Please copy out the records below word for word, from their start through the line containing "the forest at point 97,80 →", both ends included. Leave the pictures out of your copy.

— Start of Provided data —

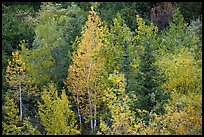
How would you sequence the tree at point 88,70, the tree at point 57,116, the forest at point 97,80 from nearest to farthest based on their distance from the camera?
the forest at point 97,80 → the tree at point 57,116 → the tree at point 88,70

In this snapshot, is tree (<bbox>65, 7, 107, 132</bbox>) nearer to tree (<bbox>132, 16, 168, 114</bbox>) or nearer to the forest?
the forest

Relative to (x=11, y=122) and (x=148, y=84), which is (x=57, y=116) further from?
(x=148, y=84)

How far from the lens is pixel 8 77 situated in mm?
25969

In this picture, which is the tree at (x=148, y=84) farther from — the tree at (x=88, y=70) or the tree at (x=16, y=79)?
the tree at (x=16, y=79)

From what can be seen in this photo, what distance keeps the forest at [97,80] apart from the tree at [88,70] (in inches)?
2.5

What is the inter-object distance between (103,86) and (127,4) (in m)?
15.6

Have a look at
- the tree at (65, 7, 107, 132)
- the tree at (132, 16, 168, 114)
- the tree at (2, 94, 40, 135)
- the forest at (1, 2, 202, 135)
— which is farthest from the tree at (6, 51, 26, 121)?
the tree at (132, 16, 168, 114)

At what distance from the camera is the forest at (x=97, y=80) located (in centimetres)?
1844

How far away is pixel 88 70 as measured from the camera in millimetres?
25000

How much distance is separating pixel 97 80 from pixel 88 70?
89cm

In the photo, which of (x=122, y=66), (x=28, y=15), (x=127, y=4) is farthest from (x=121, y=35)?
(x=28, y=15)

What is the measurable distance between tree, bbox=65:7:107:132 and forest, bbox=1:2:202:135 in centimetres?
6

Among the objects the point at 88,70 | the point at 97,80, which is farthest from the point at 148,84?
the point at 88,70

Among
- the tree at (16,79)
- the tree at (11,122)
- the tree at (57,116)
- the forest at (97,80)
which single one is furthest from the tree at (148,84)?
the tree at (16,79)
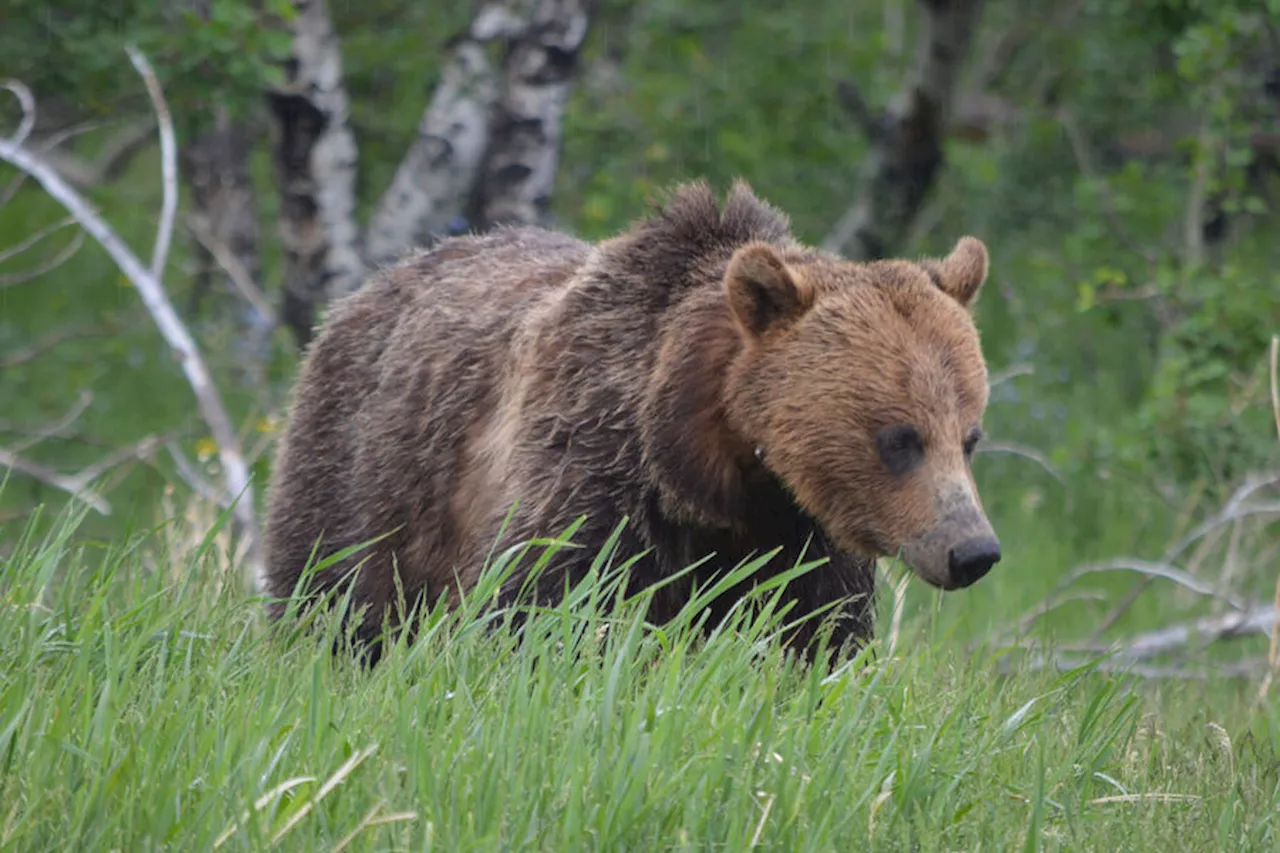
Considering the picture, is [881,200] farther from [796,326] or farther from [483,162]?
[796,326]

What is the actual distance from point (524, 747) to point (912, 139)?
270 inches

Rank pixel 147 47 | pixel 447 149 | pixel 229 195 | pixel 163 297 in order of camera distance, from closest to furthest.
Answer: pixel 163 297, pixel 147 47, pixel 447 149, pixel 229 195

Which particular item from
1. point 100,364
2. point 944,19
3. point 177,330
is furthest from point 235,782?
point 100,364

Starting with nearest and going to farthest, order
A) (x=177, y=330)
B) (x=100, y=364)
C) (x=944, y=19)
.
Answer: (x=177, y=330), (x=944, y=19), (x=100, y=364)

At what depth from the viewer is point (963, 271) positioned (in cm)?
473

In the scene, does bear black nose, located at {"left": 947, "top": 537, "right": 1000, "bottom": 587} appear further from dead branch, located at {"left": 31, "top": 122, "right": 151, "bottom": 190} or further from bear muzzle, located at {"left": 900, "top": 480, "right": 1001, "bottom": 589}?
dead branch, located at {"left": 31, "top": 122, "right": 151, "bottom": 190}

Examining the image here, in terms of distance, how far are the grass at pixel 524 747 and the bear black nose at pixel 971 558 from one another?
0.21 m

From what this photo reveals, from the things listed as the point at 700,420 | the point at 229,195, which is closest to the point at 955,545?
the point at 700,420

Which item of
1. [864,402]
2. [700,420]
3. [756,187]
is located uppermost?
[864,402]

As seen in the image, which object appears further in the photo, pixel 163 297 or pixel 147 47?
pixel 147 47

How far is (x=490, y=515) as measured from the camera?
4.64 m

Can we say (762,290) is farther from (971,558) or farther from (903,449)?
(971,558)

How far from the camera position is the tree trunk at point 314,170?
25.8 feet

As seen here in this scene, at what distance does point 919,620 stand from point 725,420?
69 cm
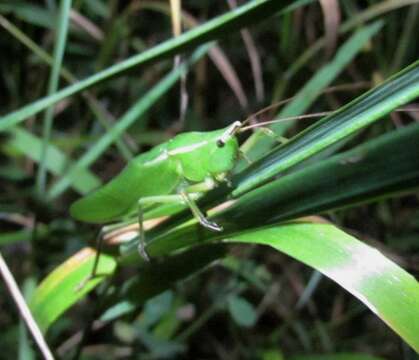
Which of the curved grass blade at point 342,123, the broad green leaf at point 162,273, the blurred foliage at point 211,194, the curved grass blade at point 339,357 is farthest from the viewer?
the curved grass blade at point 339,357

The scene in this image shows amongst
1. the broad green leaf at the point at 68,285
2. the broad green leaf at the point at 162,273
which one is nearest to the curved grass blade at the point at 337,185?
the broad green leaf at the point at 162,273

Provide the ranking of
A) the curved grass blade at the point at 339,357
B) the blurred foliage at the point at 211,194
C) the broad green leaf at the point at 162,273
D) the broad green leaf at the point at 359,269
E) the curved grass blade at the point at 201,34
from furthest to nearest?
the curved grass blade at the point at 339,357, the broad green leaf at the point at 162,273, the blurred foliage at the point at 211,194, the curved grass blade at the point at 201,34, the broad green leaf at the point at 359,269

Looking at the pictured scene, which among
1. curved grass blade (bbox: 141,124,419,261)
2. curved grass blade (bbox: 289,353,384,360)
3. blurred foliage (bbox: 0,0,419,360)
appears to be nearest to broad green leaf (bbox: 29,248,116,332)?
blurred foliage (bbox: 0,0,419,360)

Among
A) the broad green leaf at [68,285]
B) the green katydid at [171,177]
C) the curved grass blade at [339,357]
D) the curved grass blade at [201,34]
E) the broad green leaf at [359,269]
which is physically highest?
the curved grass blade at [201,34]

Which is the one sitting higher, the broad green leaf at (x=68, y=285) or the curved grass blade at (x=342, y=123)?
the curved grass blade at (x=342, y=123)

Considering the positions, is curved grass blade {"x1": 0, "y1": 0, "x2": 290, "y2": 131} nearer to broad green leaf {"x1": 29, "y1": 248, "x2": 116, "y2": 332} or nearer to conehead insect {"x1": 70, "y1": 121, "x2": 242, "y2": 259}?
conehead insect {"x1": 70, "y1": 121, "x2": 242, "y2": 259}

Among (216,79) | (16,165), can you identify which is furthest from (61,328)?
(216,79)

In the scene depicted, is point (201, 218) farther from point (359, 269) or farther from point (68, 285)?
point (68, 285)

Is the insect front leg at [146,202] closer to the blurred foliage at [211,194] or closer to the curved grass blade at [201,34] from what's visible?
the blurred foliage at [211,194]
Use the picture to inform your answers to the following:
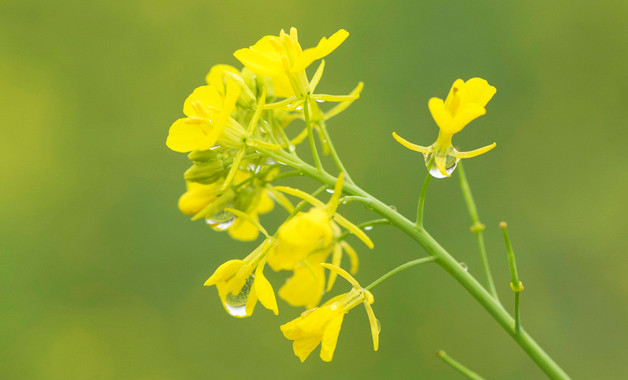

— End of Provided data —

**Answer to this task**.
How would you sequence the tree at point 88,70, the tree at point 57,116, the forest at point 97,80 from nearest to farthest based on their distance from the camera?
the forest at point 97,80 → the tree at point 57,116 → the tree at point 88,70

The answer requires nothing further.